Extract to read:
The Commission on RE (2018) report uses the title ‘Religion and Worldviews: the way forward’. In the media, in meetings I attended and on social media it was clear that for some there was an instant connection with this reimagining of RE as ‘religion and worldviews’ for others there was indifference and for others there was consternation.
I want to share with you why I think this reshaping of RE is right for this moment.
In a meeting recently, I was asked to give a simple definition, of the term ‘worldview’. I confess mine was probably the simplest in the room, but this is what I said:
‘How we make sense of the world and the impact this has on daily life.’
My point was that we all have a worldview.
My worldview is influenced by an institutional one, namely Christianity, but this itself is a complex and diverse worldview. My worldview is also influenced by my parents, my education, my interests, by values and passions. I know many other Christians and their worldview is not the same as mine. My worldview influences how I live my life, what I do with my life, how I spend my money, how I conduct myself as so on.
To catch hold of the vision of the Commission on RE is to grasp the fact that worldviews are fundamental to human life. This insight means that RE can only ever be inclusive, it can only ever be applicable to all pupils, it can only ever inform and challenge children and young people to consider their own and learn deeply about the worldviews of others.

Set exercise:
In the piece on religion and worldviews, what influences on the writer's own worldview are named?

Record set:
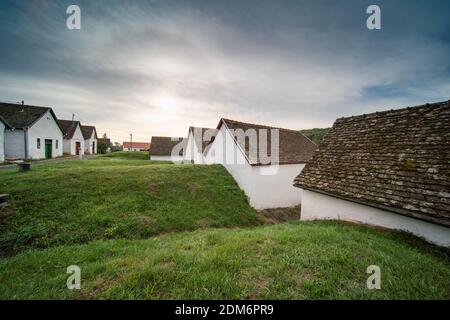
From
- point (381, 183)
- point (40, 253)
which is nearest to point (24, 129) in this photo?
point (40, 253)

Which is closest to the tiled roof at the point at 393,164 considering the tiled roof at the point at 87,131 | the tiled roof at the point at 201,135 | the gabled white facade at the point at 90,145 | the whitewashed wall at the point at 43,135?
the tiled roof at the point at 201,135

Solution for this problem:
Christianity, parents, education, interests, values, passions